Would you restate, exactly as they appear, the lines from the one containing "Given these options —" through the end of the data below?

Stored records

######

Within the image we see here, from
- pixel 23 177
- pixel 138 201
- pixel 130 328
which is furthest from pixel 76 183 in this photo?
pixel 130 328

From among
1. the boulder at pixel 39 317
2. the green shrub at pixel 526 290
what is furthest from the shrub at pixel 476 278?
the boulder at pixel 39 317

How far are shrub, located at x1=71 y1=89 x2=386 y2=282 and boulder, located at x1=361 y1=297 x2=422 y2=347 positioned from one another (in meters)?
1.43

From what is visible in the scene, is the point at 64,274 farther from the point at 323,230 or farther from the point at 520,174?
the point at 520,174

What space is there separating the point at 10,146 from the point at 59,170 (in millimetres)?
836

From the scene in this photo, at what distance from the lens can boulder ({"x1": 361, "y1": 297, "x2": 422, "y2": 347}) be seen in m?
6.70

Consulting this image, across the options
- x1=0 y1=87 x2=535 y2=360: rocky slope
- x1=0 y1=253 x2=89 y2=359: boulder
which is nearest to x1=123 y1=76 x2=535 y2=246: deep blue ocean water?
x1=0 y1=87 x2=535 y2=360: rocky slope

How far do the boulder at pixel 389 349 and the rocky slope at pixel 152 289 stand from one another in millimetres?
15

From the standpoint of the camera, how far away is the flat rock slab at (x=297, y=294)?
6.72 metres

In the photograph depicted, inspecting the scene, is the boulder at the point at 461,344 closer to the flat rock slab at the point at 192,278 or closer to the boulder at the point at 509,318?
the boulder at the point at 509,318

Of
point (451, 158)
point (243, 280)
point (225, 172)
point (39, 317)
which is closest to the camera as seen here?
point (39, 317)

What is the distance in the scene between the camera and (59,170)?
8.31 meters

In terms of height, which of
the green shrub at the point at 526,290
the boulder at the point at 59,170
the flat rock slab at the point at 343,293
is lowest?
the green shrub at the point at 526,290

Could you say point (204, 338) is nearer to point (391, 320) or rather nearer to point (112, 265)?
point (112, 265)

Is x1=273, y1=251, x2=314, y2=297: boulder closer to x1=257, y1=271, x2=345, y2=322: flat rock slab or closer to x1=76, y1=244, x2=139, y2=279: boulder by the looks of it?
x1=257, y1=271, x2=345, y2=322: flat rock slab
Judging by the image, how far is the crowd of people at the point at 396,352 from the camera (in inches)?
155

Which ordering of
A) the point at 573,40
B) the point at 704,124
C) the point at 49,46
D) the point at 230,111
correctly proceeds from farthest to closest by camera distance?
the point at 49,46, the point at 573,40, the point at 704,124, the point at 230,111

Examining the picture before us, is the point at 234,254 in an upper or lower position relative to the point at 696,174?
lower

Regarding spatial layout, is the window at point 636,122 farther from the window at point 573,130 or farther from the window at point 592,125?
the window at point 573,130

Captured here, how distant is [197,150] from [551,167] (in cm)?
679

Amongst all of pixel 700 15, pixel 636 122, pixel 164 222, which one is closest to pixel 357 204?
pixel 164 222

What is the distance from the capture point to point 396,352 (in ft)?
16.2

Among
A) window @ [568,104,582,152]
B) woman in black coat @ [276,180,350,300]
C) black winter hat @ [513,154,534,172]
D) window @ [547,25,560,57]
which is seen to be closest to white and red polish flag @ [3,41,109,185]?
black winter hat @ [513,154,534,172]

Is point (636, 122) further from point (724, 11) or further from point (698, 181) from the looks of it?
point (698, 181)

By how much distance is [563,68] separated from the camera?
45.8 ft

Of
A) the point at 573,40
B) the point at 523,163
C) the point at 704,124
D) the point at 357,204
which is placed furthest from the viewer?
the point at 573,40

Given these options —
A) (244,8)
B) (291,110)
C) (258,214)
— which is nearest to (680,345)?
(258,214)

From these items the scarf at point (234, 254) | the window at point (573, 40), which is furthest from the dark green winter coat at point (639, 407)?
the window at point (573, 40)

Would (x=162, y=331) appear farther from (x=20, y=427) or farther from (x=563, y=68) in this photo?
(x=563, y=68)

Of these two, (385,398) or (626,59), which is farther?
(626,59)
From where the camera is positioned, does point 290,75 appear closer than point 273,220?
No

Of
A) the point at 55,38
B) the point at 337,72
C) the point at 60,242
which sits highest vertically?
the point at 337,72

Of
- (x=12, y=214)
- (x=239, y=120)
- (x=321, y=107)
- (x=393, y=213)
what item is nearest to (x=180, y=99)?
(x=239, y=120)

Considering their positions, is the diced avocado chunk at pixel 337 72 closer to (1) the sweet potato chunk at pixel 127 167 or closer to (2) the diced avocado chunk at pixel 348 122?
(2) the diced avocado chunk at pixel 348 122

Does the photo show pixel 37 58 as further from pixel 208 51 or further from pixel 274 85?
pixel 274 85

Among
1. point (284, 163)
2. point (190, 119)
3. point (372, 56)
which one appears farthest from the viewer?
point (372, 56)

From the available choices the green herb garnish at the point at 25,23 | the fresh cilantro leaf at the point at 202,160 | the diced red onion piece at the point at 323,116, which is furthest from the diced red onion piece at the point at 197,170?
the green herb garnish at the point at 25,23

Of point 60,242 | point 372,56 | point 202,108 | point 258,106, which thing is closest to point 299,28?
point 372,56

######

* Full output
Given these options —
A) (244,8)
B) (291,110)
C) (258,214)
— which is nearest to (680,345)?
(258,214)

From these items the scarf at point (234, 254) | the window at point (573, 40), which is furthest from the dark green winter coat at point (639, 407)?
the window at point (573, 40)

Would (x=162, y=331) appear farther from (x=20, y=427) or farther from (x=563, y=68) in this photo?
(x=563, y=68)

Of these two, (385,398) or (626,59), which is farther?
(626,59)
From where the camera is positioned, does point 290,75 appear closer than point 273,220?
No

Of
A) the point at 55,38
B) the point at 337,72
C) the point at 60,242
which sits highest vertically?
the point at 337,72

Of
- (x=12, y=214)
- (x=239, y=120)
- (x=321, y=107)
- (x=393, y=213)
what item is nearest to (x=180, y=99)?
(x=239, y=120)

Considering their positions, is the diced avocado chunk at pixel 337 72 closer to (1) the sweet potato chunk at pixel 127 167 or closer to (2) the diced avocado chunk at pixel 348 122?
(2) the diced avocado chunk at pixel 348 122

Does the photo show pixel 37 58 as further from pixel 208 51 or further from pixel 274 85?
pixel 274 85

Among
1. point (284, 163)
2. point (190, 119)
3. point (372, 56)
which one appears farthest from the viewer?
point (372, 56)

From the available choices the green herb garnish at the point at 25,23 | the fresh cilantro leaf at the point at 202,160 | the diced red onion piece at the point at 323,116, which is furthest from the diced red onion piece at the point at 197,170?
the green herb garnish at the point at 25,23

Of point 60,242 | point 372,56 | point 202,108 | point 258,106, which thing is closest to point 299,28?
point 372,56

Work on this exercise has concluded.